The catalogue's method opened with the inaugural Vernal Equinox Edition (K001), featuring In Aeternam Vale on the "solar side" and Bronze Teeth on the "lunar" flipside. The first cycle of split EPs continued this seasonal ordering principle, released according to the Winter / Summer Solstice and the Autumn / Spring Equinox; the second cycle related to the four stages of the alchemical process (Albedo the whitening, Citrinitas the yellowing, Rubedo the reddening, and Nigredo the blackening). The method's naming and ordering principle is structurally consistent with Adams' Choronzon and occult-electronics position; the catalogue's name itself routes through "khemia", the alchemical root of "chemistry".
The roster across the catalogue's period extends across the contemporary industrial-techno and hard-techno structure. Orphx (the Canadian Richard Oddie + Christina Sealey duo, industrial-techno method from the early 1990s onward) constitutes one of the label's continuing roster anchors; I Hate Models, Blind Delon, DJ Varsovie, Sarin, Schwefelgelb, Codex Empire, Years Of Denial, Zanias, Rrose and adjacent constitute the contemporary method roster; Bronze Teeth, Choronzon (Adams' own DJ alias), Huren, Sob Story, HIV+, Prophän, L-Shape and adjacent extend the cataloguing into the harder experimental-techno and EBM method. Adams designs cover artwork for the releases himself (the Prophän K018 LP, DJ Varsovie K016, L-Shape K020 and adjacent), constituting the label's visual identity as position.

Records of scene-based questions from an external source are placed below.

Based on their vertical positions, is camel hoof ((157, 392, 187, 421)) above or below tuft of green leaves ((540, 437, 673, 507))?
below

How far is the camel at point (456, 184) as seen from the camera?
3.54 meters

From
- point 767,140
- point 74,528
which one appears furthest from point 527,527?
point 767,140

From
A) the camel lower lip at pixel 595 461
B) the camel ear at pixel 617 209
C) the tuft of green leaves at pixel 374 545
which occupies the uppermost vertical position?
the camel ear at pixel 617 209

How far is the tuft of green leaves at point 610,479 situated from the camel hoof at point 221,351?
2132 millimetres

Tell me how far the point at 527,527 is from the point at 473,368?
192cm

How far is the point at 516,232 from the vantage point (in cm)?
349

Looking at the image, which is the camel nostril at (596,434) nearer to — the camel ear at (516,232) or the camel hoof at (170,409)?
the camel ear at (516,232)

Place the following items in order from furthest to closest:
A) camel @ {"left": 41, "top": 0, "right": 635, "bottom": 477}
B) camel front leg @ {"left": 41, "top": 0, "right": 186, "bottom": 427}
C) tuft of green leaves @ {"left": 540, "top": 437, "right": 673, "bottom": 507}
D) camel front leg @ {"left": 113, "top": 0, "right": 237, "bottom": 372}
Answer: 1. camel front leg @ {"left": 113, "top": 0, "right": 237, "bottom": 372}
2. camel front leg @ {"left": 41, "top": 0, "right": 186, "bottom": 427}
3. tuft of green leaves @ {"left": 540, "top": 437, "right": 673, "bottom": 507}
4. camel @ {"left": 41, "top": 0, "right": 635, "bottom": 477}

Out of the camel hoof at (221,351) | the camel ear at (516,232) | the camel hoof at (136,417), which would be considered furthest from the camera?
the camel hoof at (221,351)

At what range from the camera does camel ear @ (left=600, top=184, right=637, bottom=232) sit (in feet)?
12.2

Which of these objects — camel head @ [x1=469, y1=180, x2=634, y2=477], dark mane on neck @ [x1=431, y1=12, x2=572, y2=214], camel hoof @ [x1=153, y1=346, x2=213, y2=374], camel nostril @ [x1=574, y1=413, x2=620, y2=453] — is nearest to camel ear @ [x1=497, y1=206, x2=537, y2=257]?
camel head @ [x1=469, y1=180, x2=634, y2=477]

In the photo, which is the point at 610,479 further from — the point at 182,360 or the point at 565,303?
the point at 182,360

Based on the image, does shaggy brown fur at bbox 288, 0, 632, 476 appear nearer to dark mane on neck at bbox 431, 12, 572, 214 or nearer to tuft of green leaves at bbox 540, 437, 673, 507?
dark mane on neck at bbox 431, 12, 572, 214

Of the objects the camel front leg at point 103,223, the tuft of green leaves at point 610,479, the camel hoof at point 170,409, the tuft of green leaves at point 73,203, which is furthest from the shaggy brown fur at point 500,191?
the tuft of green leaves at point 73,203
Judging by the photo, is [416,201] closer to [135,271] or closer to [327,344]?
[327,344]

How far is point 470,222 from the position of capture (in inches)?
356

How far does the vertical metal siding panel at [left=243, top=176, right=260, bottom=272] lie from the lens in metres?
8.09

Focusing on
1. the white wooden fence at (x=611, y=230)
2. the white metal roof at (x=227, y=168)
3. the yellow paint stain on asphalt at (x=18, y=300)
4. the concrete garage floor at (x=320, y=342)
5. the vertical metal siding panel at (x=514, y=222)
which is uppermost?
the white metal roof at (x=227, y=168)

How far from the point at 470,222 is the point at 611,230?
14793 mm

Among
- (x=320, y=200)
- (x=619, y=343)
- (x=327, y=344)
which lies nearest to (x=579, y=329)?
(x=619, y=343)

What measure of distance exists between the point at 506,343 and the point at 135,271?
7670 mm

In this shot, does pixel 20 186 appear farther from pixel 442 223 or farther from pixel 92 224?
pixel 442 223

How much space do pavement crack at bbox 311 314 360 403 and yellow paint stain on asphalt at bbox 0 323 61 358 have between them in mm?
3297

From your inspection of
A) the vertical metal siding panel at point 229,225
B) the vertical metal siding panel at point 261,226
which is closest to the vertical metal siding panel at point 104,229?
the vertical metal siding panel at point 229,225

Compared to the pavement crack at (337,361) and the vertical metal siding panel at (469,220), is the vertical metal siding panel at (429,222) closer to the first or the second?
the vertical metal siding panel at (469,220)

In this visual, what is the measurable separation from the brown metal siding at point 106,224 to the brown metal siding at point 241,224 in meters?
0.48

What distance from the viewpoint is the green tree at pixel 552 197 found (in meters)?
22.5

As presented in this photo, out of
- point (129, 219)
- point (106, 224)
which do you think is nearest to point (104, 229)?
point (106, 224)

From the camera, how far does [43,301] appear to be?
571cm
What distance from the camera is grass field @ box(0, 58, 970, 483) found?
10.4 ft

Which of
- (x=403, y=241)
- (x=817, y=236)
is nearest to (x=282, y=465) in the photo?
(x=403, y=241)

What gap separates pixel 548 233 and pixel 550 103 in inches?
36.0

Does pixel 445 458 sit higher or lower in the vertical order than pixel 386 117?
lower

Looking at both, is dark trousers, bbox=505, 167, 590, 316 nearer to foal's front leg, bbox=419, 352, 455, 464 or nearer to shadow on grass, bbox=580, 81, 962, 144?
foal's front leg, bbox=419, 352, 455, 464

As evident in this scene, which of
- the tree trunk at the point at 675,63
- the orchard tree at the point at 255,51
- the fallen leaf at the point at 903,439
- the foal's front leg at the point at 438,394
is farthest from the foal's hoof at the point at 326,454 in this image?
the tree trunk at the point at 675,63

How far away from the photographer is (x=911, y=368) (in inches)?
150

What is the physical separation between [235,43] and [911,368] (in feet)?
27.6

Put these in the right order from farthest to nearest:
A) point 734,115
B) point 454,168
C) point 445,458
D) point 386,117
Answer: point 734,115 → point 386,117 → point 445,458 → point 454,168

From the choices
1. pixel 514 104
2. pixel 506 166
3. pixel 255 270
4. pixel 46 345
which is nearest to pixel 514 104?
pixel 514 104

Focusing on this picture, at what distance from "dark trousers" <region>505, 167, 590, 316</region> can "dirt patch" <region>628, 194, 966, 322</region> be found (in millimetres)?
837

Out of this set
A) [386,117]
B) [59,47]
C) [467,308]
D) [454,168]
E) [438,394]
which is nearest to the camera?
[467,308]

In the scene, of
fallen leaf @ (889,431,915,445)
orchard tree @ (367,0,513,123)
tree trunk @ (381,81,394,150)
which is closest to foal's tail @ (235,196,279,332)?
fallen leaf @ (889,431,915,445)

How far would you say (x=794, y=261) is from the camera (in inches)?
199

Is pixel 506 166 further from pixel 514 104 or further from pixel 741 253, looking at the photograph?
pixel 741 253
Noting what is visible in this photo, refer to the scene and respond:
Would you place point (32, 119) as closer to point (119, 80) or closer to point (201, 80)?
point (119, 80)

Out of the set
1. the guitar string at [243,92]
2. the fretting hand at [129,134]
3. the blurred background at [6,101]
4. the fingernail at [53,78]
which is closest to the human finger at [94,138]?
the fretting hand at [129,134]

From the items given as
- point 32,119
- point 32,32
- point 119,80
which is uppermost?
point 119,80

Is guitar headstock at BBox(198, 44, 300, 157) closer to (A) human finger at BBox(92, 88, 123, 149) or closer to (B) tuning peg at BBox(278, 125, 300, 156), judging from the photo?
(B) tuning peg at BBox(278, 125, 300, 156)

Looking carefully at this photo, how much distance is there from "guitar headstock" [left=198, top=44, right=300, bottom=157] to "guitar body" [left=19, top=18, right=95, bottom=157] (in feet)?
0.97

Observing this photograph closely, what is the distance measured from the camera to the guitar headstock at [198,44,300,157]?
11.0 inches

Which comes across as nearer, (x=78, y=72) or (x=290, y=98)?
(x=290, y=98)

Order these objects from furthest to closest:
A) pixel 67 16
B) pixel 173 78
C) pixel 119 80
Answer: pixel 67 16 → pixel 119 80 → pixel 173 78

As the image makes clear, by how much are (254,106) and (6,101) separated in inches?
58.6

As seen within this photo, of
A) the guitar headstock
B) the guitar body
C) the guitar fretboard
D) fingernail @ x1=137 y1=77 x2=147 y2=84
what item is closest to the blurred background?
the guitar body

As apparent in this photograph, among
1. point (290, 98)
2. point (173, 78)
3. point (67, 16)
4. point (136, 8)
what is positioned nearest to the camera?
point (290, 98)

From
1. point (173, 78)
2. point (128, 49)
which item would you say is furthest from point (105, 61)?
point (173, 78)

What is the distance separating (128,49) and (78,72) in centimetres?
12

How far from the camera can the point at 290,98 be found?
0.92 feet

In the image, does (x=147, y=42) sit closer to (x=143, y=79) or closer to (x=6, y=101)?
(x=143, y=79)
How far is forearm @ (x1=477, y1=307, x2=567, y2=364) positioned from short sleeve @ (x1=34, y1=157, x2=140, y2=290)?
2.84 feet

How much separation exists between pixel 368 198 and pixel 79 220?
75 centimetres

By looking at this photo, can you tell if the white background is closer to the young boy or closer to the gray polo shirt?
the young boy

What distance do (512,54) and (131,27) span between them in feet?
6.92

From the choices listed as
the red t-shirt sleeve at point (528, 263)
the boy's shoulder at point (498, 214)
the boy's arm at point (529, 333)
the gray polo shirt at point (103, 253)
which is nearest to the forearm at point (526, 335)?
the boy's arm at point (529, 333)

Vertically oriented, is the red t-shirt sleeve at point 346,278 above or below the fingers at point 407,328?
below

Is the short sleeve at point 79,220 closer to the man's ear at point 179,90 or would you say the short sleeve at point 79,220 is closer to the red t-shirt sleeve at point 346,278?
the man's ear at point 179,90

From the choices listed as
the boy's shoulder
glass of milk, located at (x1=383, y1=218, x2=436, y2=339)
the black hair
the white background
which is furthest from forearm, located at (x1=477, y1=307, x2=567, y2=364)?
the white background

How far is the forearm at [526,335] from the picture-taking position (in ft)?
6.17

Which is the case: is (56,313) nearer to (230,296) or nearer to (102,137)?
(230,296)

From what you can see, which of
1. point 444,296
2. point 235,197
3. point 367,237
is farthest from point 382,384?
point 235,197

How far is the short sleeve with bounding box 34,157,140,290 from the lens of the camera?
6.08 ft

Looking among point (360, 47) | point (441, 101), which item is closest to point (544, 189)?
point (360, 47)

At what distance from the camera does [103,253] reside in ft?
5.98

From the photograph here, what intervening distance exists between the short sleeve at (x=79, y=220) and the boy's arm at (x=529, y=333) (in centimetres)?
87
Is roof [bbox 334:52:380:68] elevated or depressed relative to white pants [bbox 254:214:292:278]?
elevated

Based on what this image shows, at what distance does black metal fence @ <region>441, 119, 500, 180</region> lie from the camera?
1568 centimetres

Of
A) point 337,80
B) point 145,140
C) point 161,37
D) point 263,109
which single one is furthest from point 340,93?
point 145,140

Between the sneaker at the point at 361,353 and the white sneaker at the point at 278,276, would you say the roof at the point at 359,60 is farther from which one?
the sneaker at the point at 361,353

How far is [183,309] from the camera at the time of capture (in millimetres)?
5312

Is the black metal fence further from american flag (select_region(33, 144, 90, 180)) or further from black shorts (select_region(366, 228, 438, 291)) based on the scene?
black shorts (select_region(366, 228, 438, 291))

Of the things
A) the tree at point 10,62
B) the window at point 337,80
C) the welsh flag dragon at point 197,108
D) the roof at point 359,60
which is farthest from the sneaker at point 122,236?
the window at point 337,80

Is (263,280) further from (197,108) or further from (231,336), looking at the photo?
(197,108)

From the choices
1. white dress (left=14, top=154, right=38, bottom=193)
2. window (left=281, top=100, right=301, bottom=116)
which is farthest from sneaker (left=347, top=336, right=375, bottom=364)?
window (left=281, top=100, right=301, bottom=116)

Khemia's method extends beyond the recorded-document structure into scene-defining release. The Ambivalen+ A/V listening events series at The Ace Hotel, The Institute of Light, and The Yard Theatre operate as absorbing listening, extensions of the label's method; the parallel KAOS London events programme constitutes Adams' twenty-year scene-defining release. The historicisation of the method is significant: the entire Khemia vinyl catalogue has been acquired by the British Library, and an archive of images from resident photographer Zbigniew Tomasz Kotkiewicz has been acquired by the Bishopsgate Institute. The Bureau notes the British Library acquisition as consequential beyond the catalogue's individual position; it constitutes one of the more legible moments at which a contemporary independent industrial-techno catalogue has been formally accessioned into the UK cultural-archival structure while still active.
The pandemic-era method shifted considerably: Adams spent extended time in Athens (originally a 10-day visit in March 2020, extending into a 14+ month stay through the pandemic period), with photography and documentation method extending across Athens, Tunis, Palermo, London, Nablus, Hydra, Aperathou and Koufonissia. Khemia's method has accordingly extended toward digital platforms alongside the continuing vinyl-focus position; the cataloguing has diversified from the initial split-EP cycles into single-artist EPs, V/A compilations and full albums. The label remains active in 2026 with continuing release programme. The Bureau's view is that Khemia operates as the contemporary London-based industrial-techno label method, distinct from the Berlin contemporary scene's network (Ostgut Ton centrally Berghain-affiliated, A+W European dark-electronic and industrial-techno crossover, BITE Phase Fatale's 2018 harder industrial techno-specific) and constituted through Adams' twenty-year KAOS London scene-defining release.